In an attempt to end the “trial and error” prescription of antidepressants, British scientists have conducted a small study that matches biological markers in the blood to the best treatments for depression.
“The study shows that we could use a blood-based ‘test’ to personalize the treatment of depression,” said Carmine Pariante, M.D., of King’s College London’s Institute of Psychiatry, who led the study.
Her team found that high levels of inflammation, which show up in biological markers in the blood, are part of the process that leads to depression, especially to forms of the disorder that do not respond well to mild or low-dose antidepressants.
“If a patient had high levels of inflammation, they could immediately begin with a more intensive treatment program, such as combining antidepressants or stepping up the doses,” said Pariante.
Although there are a variety of antidepressants on the market, it is widely accepted that many antidepressants work in only half of patients half of the time, and drugmakers are struggling to come up with a new effective medications.

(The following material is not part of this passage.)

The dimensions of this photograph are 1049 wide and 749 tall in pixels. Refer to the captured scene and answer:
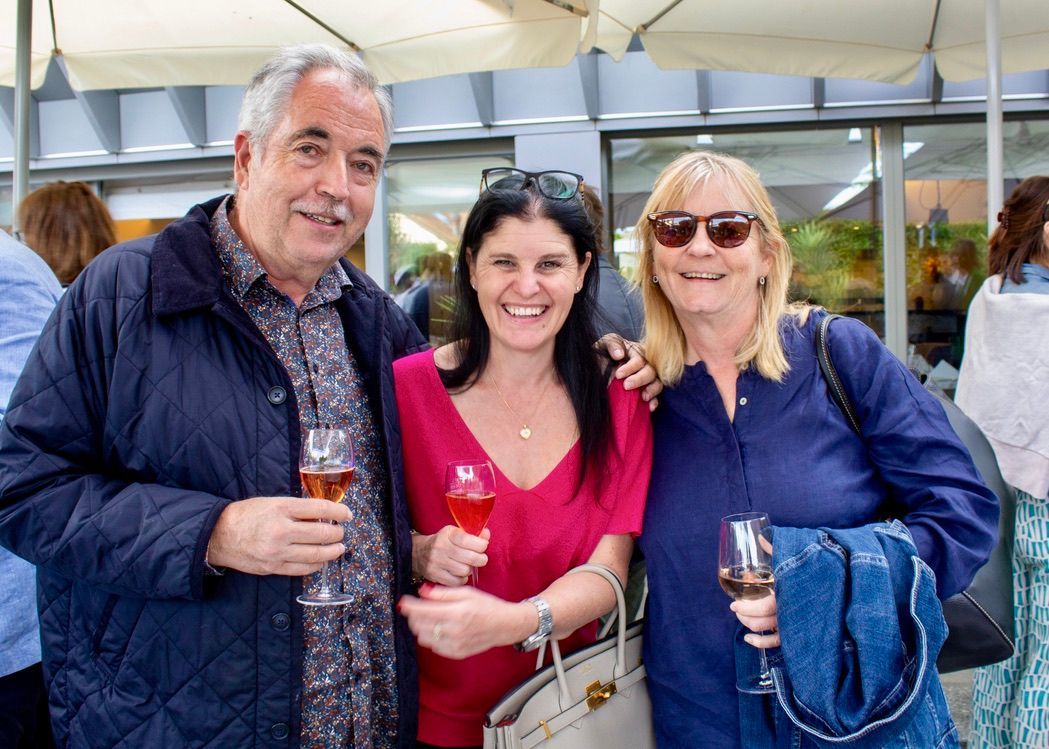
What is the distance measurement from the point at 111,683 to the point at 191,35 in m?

The team set out to identify two types of biomarkers — the first ones (called predictors), which predict future response to antidepressants, and the second ones (called targets), which are targeted by antidepressants and change over the course of treatment.

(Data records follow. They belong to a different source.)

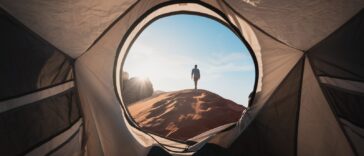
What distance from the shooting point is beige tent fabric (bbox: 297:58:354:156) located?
9.89 ft

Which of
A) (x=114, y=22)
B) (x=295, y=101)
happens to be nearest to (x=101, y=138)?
(x=114, y=22)

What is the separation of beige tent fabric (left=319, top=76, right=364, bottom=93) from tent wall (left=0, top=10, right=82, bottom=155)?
107 inches

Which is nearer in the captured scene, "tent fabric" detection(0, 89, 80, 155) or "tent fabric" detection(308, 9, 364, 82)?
"tent fabric" detection(0, 89, 80, 155)

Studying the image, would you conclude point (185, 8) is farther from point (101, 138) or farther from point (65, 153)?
point (65, 153)

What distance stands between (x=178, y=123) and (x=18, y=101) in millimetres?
6257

The researchers said that in human cells, information from genes is transcribed into messenger RNA, or mRNA, before it becomes visible as a physical or biochemical sign. Therefore, the team monitored the patients’ mRNA before and after they were treated with one of two antidepressants — escitalopram or nortriptyline.
Escitalopram, sold under various brand names including Lexapro, Seroplex, Cipralex and made by generic drugmakers, is a serotonin reuptake inhibitor (SSRI). Nortriptyline, sold under the brand names Sensoval, Aventyl and others, is an older type of antidepressant known as a tricyclic.
After eight weeks of treatment, the participants who were not getting any better were those who had much higher levels of three inflammation markers before treatment began.
The results suggest that these three signals could identify patients who are least likely to respond to antidepressants, allowing doctors to consider a more personalized approach to treatment from the start, the researchers said.